Acab convocó en el monte Carmelo a todos los israelitas y a los profetas. Elías se presentó ante el pueblo y dijo:
—¿Hasta cuándo van a seguir indecisos? Si el Dios verdadero es el SEÑOR, deben seguirlo; pero si es Baal, síganlo a él.
El pueblo no dijo una sola palabra. Entonces Elías añadió:
—Yo soy el único que ha quedado de los profetas del SEÑOR; en cambio, Baal cuenta con cuatrocientos cincuenta profetas. Tráigannos dos novillos. Que escojan ellos uno, lo descuarticen y pongan los pedazos sobre la leña, pero sin prenderle fuego. Yo prepararé el otro novillo y lo pondré sobre la leña, pero tampoco le prenderé fuego. Entonces invocarán ellos el nombre de su dios y yo invocaré el nombre del SEÑOR. El que responda con fuego, ese es el Dios verdadero.
Y todo el pueblo estuvo de acuerdo.
Entonces Elías dijo a los profetas de Baal:
—Ya que ustedes son tantos, escojan uno de los novillos y prepárenlo primero. Invoquen luego el nombre de su dios, pero no prendan fuego.
Los profetas de Baal tomaron el novillo que les dieron y lo prepararon e invocaron el nombre de su dios desde la mañana hasta el mediodía.
—¡Baal, respóndenos! —gritaban, mientras daban brincos alrededor del altar que habían hecho.
Pero no se escuchó nada, pues nadie respondió. Al mediodía Elías comenzó a burlarse de ellos:
—¡Griten más fuerte! —decía—. Seguro que es un dios, pero tal vez esté meditando o esté ocupado o de viaje. ¡A lo mejor se ha quedado dormido y hay que despertarlo!
Comenzaron entonces a gritar más fuerte y, como era su costumbre, se cortaron con cuchillos y lanzas hasta quedar bañados en sangre. Pasó el mediodía y siguieron en este trance profético hasta la hora del sacrificio vespertino. Pero no se escuchó nada, pues nadie respondió ni prestó atención.

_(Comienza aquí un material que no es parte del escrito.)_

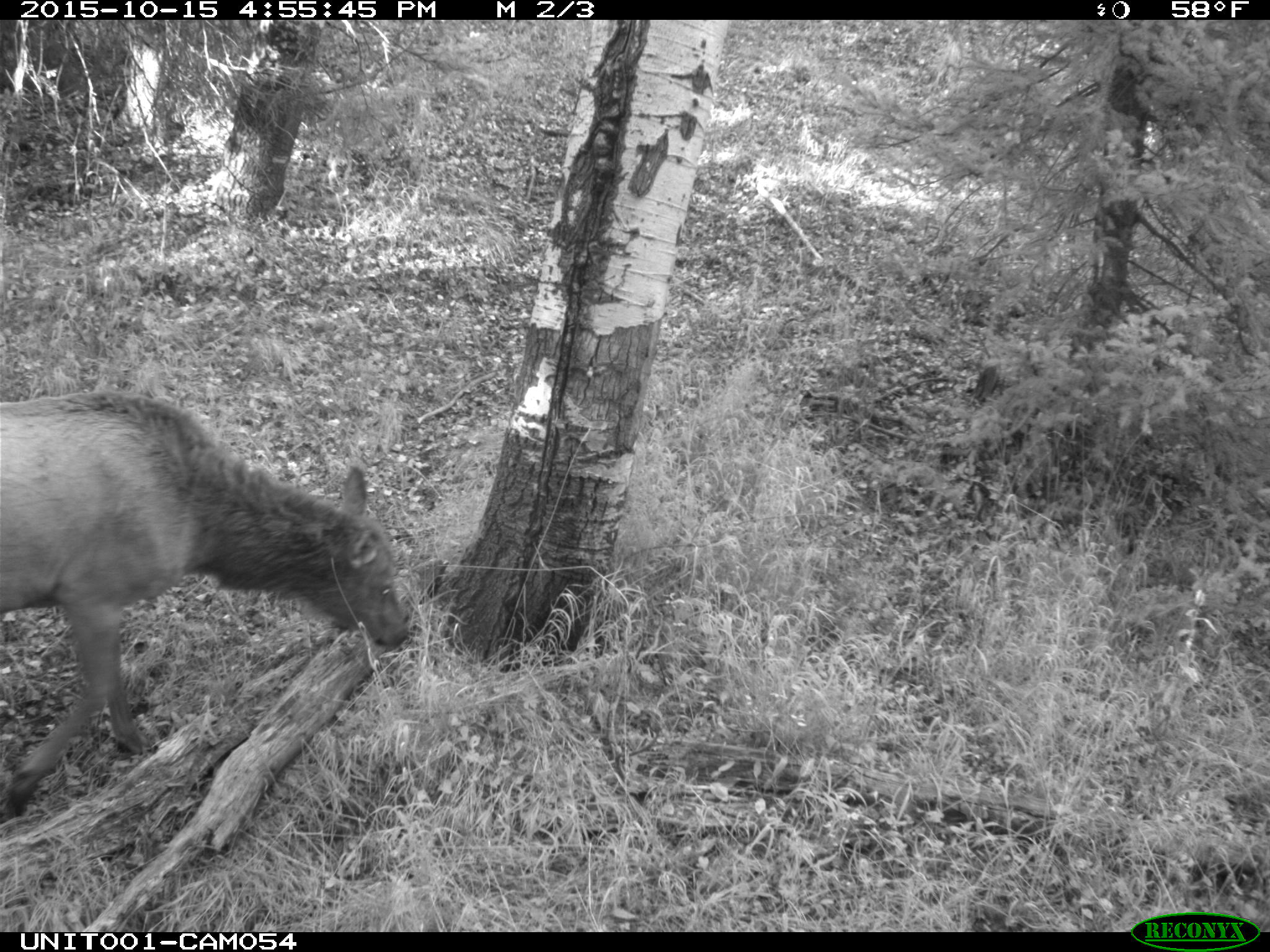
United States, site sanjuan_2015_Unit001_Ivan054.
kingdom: Animalia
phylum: Chordata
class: Mammalia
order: Artiodactyla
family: Cervidae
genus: Cervus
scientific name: Cervus elaphus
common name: red deer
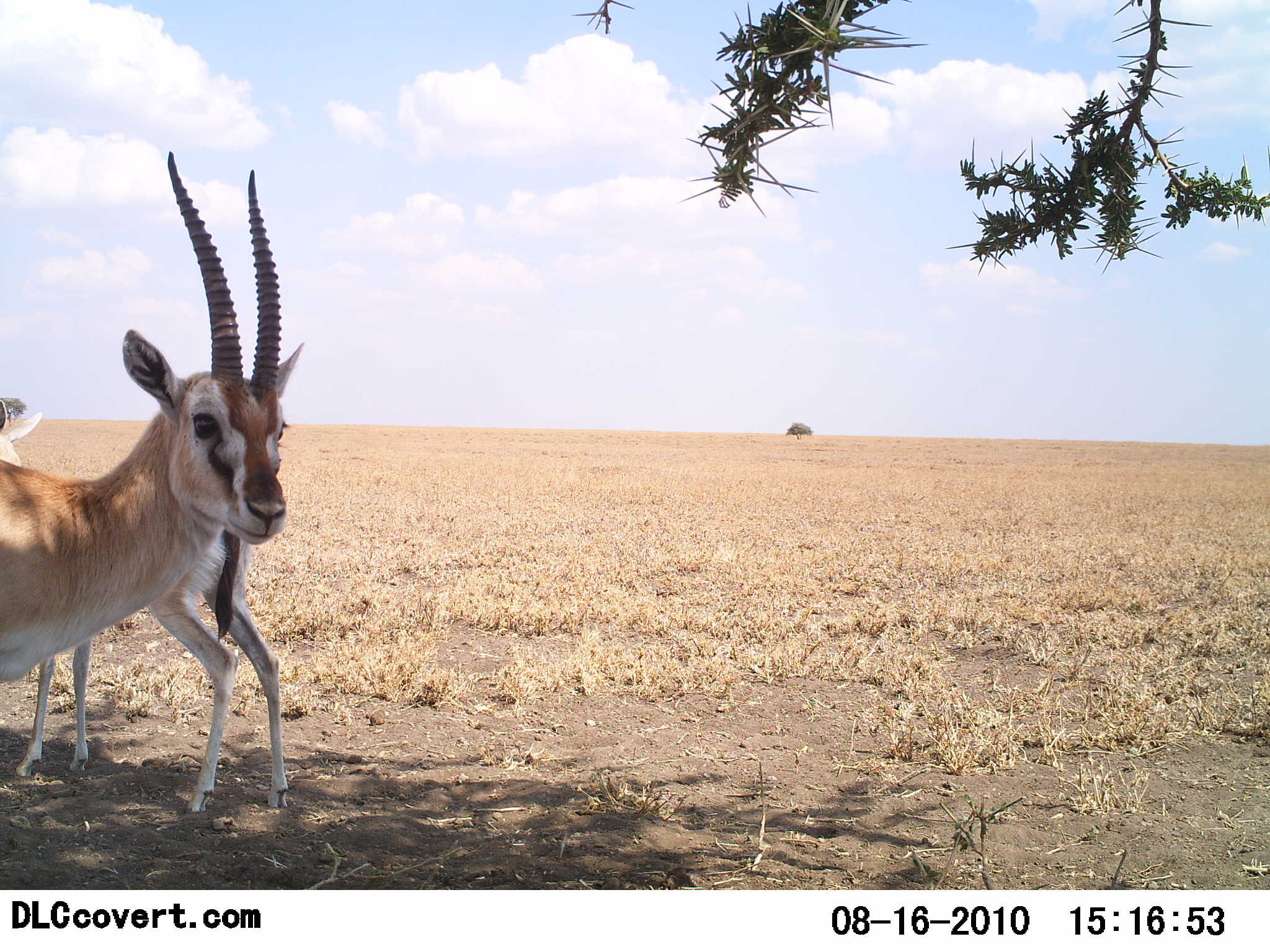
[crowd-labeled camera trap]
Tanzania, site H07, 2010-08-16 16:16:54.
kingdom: Animalia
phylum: Chordata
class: Mammalia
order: Artiodactyla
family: Bovidae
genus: Eudorcas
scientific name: Eudorcas thomsonii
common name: thomson's gazelle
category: gazellethomsons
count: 2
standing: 94%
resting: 6%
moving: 0%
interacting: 0%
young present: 6%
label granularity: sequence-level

Entonces Elías dijo a todo el pueblo:
—¡Acérquense a mí!
Así lo hicieron. Y como estaba en ruinas el altar del SEÑOR, Elías lo reparó. Luego recogió doce piedras, una por cada tribu descendiente de Jacob, a quien el SEÑOR le había puesto por nombre Israel. Con las piedras construyó un altar en honor del SEÑOR, y alrededor cavó una zanja en que cabían dos seahs de semillas. Colocó la leña, descuartizó el novillo, puso los pedazos sobre la leña y dijo:
—Llenen de agua cuatro cántaros y vacíenlos sobre el holocausto y la leña.
Luego dijo:
—Vuelvan a hacerlo.
Y así lo hicieron.
—¡Háganlo una vez más! —les ordenó.
Y por tercera vez vaciaron los cántaros. El agua corría alrededor del altar hasta llenar la zanja.
A la hora del sacrificio vespertino, el profeta Elías dio un paso adelante y oró así: «SEÑOR, Dios de Abraham, de Isaac y de Israel, que todos sepan hoy que tú eres Dios en Israel y que yo soy tu siervo y he hecho todo esto en obediencia a tu palabra. ¡Respóndeme, SEÑOR, respóndeme, para que esta gente reconozca que tú, SEÑOR, eres Dios y estás haciendo que su corazón se vuelva a ti!».
En ese momento, cayó el fuego del SEÑOR y quemó el holocausto, la leña, las piedras y el suelo, y hasta lamió el agua de la zanja.
Cuando vieron esto, todos se postraron y exclamaron: «¡El SEÑOR es Dios! ¡El SEÑOR es Dios!».
Luego Elías ordenó:
—¡Agarren a los profetas de Baal! ¡Que no escape ninguno!
Tan pronto como los agarraron, Elías hizo que los bajaran al arroyo Quisón y allí los ejecutó.